[PATCH] mm, madvise: Ensure poisoned pages are removed from per-cpu lists

From: Mel Gorman
Date: Mon Aug 28 2017 - 09:34:20 EST


Wendy Wang reported off-list that a RAS HWPOISON-SOFT test case failed and
bisected it to the commit 479f854a207c ("mm, page_alloc: defer debugging
checks of pages allocated from the PCP"). The problem is that a page that
was poisoned with madvise() is reused. The commit removed a check that
would trigger if DEBUG_VM was enabled but re-enabling the check only
fixes the problem as a side-effect by printing a bad_page warning and
recovering.

The root of the problem is that a madvise() can leave a poisoned on
the per-cpu list. This patch drains all per-cpu lists after pages are
poisoned so that they will not be reused. Wendy reports that the test case
in question passes with this patch applied.

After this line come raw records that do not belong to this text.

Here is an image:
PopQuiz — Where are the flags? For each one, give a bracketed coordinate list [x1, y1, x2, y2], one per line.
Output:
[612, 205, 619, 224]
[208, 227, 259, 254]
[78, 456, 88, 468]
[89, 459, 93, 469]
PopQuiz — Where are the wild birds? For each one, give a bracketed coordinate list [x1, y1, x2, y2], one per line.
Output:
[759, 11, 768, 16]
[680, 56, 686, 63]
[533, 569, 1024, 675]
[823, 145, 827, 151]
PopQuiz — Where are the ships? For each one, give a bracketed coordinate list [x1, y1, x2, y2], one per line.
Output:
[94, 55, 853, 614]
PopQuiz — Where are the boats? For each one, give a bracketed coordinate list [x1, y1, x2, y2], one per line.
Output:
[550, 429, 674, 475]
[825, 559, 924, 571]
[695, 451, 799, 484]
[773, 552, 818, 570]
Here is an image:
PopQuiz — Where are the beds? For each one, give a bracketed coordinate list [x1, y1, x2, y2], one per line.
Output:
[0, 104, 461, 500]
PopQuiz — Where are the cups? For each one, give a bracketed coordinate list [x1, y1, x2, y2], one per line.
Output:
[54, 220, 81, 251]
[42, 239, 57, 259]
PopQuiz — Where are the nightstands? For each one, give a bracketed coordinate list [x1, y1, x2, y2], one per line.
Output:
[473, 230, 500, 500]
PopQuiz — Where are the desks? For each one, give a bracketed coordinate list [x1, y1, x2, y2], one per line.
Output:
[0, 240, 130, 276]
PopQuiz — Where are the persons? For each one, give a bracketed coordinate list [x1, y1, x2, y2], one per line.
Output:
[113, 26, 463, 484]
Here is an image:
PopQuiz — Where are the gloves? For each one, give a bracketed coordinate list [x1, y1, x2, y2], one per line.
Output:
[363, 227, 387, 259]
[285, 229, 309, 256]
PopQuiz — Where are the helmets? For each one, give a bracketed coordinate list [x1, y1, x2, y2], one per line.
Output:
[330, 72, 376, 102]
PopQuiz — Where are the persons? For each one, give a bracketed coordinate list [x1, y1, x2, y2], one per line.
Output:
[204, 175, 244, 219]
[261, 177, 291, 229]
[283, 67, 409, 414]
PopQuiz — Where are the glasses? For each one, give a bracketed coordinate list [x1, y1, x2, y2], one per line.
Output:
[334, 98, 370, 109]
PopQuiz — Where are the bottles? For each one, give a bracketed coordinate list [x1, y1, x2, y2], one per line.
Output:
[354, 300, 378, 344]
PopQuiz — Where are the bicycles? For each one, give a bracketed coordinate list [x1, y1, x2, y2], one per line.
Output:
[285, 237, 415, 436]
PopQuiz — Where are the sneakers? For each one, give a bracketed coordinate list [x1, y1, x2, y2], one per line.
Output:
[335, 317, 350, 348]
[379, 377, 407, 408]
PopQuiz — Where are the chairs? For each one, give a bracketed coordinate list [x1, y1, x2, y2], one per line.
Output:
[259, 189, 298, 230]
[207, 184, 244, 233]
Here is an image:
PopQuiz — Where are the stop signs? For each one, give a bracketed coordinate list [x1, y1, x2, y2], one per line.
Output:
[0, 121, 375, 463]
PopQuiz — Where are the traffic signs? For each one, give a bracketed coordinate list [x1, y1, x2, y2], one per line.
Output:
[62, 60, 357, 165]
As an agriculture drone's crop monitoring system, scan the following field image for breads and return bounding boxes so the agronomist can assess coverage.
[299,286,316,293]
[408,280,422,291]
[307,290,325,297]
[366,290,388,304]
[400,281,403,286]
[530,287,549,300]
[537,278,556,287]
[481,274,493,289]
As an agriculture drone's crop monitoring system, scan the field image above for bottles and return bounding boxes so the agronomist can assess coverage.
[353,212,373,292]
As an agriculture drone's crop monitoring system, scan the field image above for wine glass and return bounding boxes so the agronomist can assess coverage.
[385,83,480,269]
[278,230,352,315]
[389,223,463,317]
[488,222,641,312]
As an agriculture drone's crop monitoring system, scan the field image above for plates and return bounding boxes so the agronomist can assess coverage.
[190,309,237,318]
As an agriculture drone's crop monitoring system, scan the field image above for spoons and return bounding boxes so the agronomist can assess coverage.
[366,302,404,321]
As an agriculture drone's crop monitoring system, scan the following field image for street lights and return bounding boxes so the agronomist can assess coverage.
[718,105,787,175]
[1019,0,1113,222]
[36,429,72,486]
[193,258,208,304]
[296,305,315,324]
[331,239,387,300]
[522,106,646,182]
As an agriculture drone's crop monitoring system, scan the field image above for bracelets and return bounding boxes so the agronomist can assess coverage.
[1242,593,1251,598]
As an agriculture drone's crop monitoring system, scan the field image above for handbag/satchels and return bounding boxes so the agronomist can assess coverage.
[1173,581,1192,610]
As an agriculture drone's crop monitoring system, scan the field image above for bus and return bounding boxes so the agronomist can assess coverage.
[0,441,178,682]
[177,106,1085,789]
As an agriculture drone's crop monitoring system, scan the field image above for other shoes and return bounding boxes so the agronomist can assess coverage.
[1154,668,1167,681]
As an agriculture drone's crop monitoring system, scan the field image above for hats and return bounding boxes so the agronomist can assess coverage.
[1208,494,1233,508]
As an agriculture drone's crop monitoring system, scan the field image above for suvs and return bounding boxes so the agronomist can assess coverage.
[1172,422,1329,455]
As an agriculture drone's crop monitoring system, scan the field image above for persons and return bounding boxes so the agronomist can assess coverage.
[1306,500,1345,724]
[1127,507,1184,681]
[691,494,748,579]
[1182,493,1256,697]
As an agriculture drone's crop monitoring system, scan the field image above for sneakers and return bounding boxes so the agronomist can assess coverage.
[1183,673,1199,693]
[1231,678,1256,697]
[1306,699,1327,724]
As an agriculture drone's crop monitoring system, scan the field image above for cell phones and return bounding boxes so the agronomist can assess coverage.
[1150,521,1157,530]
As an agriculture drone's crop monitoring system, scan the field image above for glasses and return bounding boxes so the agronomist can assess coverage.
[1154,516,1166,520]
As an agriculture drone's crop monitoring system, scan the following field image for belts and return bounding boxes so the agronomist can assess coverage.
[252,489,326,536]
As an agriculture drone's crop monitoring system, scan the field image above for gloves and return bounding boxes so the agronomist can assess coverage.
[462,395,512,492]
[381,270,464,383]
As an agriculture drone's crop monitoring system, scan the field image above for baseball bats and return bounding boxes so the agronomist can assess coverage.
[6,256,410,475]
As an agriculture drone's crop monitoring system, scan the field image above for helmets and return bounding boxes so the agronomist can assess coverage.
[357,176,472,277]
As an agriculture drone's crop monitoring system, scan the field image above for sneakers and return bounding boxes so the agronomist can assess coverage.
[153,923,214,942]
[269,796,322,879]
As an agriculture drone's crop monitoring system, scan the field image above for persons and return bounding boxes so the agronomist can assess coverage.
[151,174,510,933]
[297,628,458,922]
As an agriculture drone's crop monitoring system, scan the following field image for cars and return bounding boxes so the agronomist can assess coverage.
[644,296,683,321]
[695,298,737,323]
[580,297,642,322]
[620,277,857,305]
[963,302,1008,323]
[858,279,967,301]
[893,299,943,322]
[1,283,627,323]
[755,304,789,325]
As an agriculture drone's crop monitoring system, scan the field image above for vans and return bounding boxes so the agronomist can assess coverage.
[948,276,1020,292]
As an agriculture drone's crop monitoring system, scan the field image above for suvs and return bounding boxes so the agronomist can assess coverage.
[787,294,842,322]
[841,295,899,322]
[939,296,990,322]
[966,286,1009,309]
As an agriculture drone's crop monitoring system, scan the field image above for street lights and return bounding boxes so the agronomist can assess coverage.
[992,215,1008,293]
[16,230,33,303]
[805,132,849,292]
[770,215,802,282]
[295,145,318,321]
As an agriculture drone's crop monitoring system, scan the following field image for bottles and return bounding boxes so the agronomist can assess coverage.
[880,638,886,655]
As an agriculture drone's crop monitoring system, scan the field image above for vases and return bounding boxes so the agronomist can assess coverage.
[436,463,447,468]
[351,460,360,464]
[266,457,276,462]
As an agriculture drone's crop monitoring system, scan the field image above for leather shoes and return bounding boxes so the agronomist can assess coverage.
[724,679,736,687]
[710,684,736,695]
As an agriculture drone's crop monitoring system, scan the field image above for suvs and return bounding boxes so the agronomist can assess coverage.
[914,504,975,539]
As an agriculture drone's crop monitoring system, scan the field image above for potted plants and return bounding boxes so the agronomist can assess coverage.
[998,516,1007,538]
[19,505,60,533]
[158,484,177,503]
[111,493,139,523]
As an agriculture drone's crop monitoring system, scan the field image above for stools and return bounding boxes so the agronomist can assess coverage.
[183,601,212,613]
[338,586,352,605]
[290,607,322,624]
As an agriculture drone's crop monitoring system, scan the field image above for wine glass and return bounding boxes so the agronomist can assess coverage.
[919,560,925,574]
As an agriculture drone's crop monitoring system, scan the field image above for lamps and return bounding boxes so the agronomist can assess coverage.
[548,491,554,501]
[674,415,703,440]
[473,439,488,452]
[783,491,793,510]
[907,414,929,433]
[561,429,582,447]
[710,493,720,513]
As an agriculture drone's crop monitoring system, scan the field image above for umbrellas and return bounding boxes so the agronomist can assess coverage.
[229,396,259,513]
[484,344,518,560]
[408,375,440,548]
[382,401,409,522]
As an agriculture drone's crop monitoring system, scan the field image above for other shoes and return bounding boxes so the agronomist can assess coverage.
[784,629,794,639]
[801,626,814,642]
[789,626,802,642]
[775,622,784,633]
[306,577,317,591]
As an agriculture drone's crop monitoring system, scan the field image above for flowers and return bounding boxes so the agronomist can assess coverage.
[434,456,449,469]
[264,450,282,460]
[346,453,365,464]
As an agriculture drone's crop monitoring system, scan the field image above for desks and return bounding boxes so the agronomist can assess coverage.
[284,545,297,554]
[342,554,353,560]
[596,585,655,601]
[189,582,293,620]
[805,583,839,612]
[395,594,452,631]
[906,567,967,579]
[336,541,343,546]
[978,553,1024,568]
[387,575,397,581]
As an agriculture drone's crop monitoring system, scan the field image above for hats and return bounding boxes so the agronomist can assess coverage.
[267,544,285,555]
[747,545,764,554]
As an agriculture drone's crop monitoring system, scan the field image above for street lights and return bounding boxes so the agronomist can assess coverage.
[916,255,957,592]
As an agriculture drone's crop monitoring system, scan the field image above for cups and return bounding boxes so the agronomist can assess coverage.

While this could be done in
a targeted fashion, it is over-complicated for such a rare operation.

Fixes: 479f854a207c ("mm, page_alloc: defer debugging checks of pages allocated from the PCP")
Reported-and-tested-by: Wang, Wendy <wendy.wang@xxxxxxxxx>
Cc: stable@xxxxxxxxxx
Signed-off-by: Mel Gorman <mgorman@xxxxxxxxxxxxxxxxxxx>
---
mm/madvise.c | 6 ++++++
1 file changed, 6 insertions(+)

diff --git a/mm/madvise.c b/mm/madvise.c
index 23ed525bc2bc..4d7d1e5ddba9 100644
--- a/mm/madvise.c
+++ b/mm/madvise.c
@@ -613,6 +613,7 @@ static int madvise_inject_error(int behavior,
unsigned long start, unsigned long end)
{
struct page *page;
+ struct zone *zone;

if (!capable(CAP_SYS_ADMIN))
return -EPERM;
@@ -646,6 +647,11 @@ static int madvise_inject_error(int behavior,
if (ret)
return ret;
}
+
+ /* Ensure that all poisoned pages are removed from per-cpu lists */
+ for_each_populated_zone(zone)
+ drain_all_pages(zone);
+
return 0;
}
#endif